Compulsory e-invoicing in the public sector
On 1 April 2019, all purchases within the public sector are required by law to be electronically invoiced (e-invoicing) according to a new European standard.
This means that all suppliers to the public sector must send e-invoices that comply with the new standard, and all public sector organisations must be able to receive these invoices. We recommend that all public organisations and suppliers start preparing for meeting the requirements of the new law.
The requirement to send and receive e-invoices applies to all public procurements starting after 1 April 2019, including direct procurements. Public procurements commencing before this date are not retroactively affected by the law. If the parties have agreed on an e-invoicing standard other than the European standard, the supplier may continue sending invoices according to the agreed standard.
How can suppliers to the public sector prepare themselves?
All suppliers to the public sector must provide e-invoices according to the new European standard, unless you have agreed on another standard. PDF invoices or scanned paper invoices are not considered to be e-invoices. A company which, after repeated reminders, still does not send invoices that meet the requirements of the new law may be fined.
In Sweden, the standard which meets the new law’s requirements is known as PEPPOL BIS Billing 3 (peppol.eu) and is recommended by SFTI (Single Face To Industry). If you already use Svefaktura BIS 5A 2.0, the switch to PEPPOL BIS Billing 3 is fairly minor. The PEPPOL network is prepared for the new e-invoice format.
First, you need to do the following:
- Be prepared for procurement requirements which include e-invoicing and the relevant invoicing standard when answering tenders.
- Ask your accounting system or invoicing system provider if they can send e-invoices in the PEPPOL network according to the BIS Billing 3 standard.
- Ask your public sector customers if they have an invoicing portal, which is an alternative way of meeting the law’s requirements as long as you only send a few invoices to the public sector.
Frequently asked questions
The Act (2018:1277) regarding e-invoicing in public procurement applies to all invoices that a supplier issues as a result of a public procurement (including direct procurements) pursuant to the following acts:
- The Defence and Security Procurement Act (2011:1029) (LUFS)
- The Public Procurement Act (2016:1145) (LOU)
- The Act (2016:1146) on Procurement in the Water, Energy, Transport and Postal Services Sectors (LUF)
- The Act (2016:1147) on Procurement of Concessions (LUK).
The e-invoicing act is based on the procurement legislation (see above).

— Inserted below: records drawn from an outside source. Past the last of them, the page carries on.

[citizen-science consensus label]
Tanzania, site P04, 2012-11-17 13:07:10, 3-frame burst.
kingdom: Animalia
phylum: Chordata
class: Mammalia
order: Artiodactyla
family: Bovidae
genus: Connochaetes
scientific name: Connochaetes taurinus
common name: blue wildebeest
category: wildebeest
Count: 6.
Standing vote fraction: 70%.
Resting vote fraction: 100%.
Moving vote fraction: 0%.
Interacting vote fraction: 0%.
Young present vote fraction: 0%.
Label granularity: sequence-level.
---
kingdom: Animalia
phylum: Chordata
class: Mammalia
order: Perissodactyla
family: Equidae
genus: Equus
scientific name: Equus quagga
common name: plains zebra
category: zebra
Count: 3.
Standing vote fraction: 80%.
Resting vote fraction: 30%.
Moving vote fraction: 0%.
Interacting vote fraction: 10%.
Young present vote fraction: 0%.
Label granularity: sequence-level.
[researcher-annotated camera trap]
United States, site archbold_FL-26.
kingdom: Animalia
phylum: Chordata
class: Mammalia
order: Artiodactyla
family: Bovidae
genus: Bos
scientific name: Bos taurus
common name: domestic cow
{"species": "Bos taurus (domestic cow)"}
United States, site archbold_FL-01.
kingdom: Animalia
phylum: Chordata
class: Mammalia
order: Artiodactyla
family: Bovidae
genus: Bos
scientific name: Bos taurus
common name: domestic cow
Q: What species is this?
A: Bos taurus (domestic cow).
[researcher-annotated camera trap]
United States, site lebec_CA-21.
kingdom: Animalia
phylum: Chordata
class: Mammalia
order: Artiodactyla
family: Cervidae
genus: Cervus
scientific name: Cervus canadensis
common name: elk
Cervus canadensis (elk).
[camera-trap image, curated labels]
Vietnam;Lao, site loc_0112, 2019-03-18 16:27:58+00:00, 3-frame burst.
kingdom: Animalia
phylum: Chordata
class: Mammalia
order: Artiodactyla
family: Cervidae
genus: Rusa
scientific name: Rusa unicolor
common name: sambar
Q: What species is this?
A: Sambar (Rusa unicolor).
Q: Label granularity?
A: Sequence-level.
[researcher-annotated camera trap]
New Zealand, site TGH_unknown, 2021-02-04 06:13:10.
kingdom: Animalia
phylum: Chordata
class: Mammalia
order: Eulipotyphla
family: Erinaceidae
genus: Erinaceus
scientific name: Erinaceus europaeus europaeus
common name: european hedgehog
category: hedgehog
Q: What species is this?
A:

DIGG does not assess individual cases. The government agency or unit must determine if the transaction is subject to the e-invoicing act.
Yes. All suppliers of goods and services are affected by the new legislation.
According to the Ordinance (2003:770) on government agencies’ electronic information exchange, government agencies shall provide an invoicing portal for suppliers who do not have their own invoicing solution.
When it comes to the rest of the public sector, such as municipalities and county councils, there is no requirement to provide invoicing portals, although it is recommended.
DIGG recommends that the entire public sector provide supplier portals for those suppliers who do not have their own invoicing solution. The reason for this is to make it easier to comply with the legislation for suppliers that only occasionally invoice public sector organisations.
No. The PEPPOL network has many advantages by being a stable and modern infrastructure that offers a complete solution for e-invoicing and e-commerce. It is also designed to make it easy to connect new suppliers, which results in low operating costs.
However, it would be going too far to require all suppliers to be connected to PEPPOL. All public purchasers thus need to be able to handle several channels of receiving invoices.
A large part of the public sector is expected to be connected to PEPPOL by 1 November 2019. Most suppliers are thus also expected to switch to PEPPOL. Almost all operator services that carry e-invoices in the Swedish market are already connected to PEPPOL.
In some rare cases, the public sector will have to pay for establishing supplier connections to other channels of communication. Depending on what agreements you have with your e-commerce service or operator service, this may entail some minor costs.
The European standard describes the business terms in an e-invoice, such as invoice number and the buyer and seller’s information. The European standard allows for two XML formats when exchanging information: UBL (Universal Business Language) and CII (Cross Industry Invoice).
Procuring organisations must be able to receive both formats while suppliers can choose to use one of them, with UBL being by far the most common. In PEPPOL, the European standard is referred to as PEPPOL BIS Billing 3 (peppol.eu). An easy way for procuring organisations to comply with the legislation is to register as invoice recipients in PEPPOL.
No, not for procurements that start after 1 April 2019. However, suppliers can continue to send invoices in your agreed format within previously existing agreements.
If you have functioning invoice flows for formats such as Svefaktura 1.0, Svefaktura BIS 5A 2.0 or SFTI Fulltextfaktura 2.3 and 2.4, you can continue to agree on these formats after 1 April 2019.
DIGG and SFTI recommend primarily using PEPPOL BIS Billing 3 (UBL) to comply with the European standard.
Before the e-invoice is sent to the recipient, it must be converted and validated so that the sender knows that the e-invoice matches the new European standard.
The new European standard must be complied with when sending and receiving the invoice. Before sending or after receiving the invoice, the organisations can use whatever format they like. The organisation is also responsible for ensuring that all original electronic invoices sent and received can be traced and that the information in the invoice is correct after any conversions.
Yes, you must be able to do this after 1 April 2019. DIGG recommends that actors in the Swedish public sector ensure that their e-commerce service or equivalent IT support can handle the CII format by 1 April 2019. This means that you are ready to accept such a request from your supplier.
Very few suppliers are currently using CII. The requirement has been included as certain special interest groups in the European standardisation work have argued to include the format.
Due to the limited use, it is neither necessary nor suitable to register in advance as a CII recipient in PEPPOL. Before registering, you should contact the supplier in question. CII is not as established in Europe as the UBL format, and there is less extensive technical support for it. It might therefore be a good idea when first registering for CII to test that the system really works.
No, you do not. The requirement to handle CII only applies when receiving invoices from suppliers after 1 April 2019.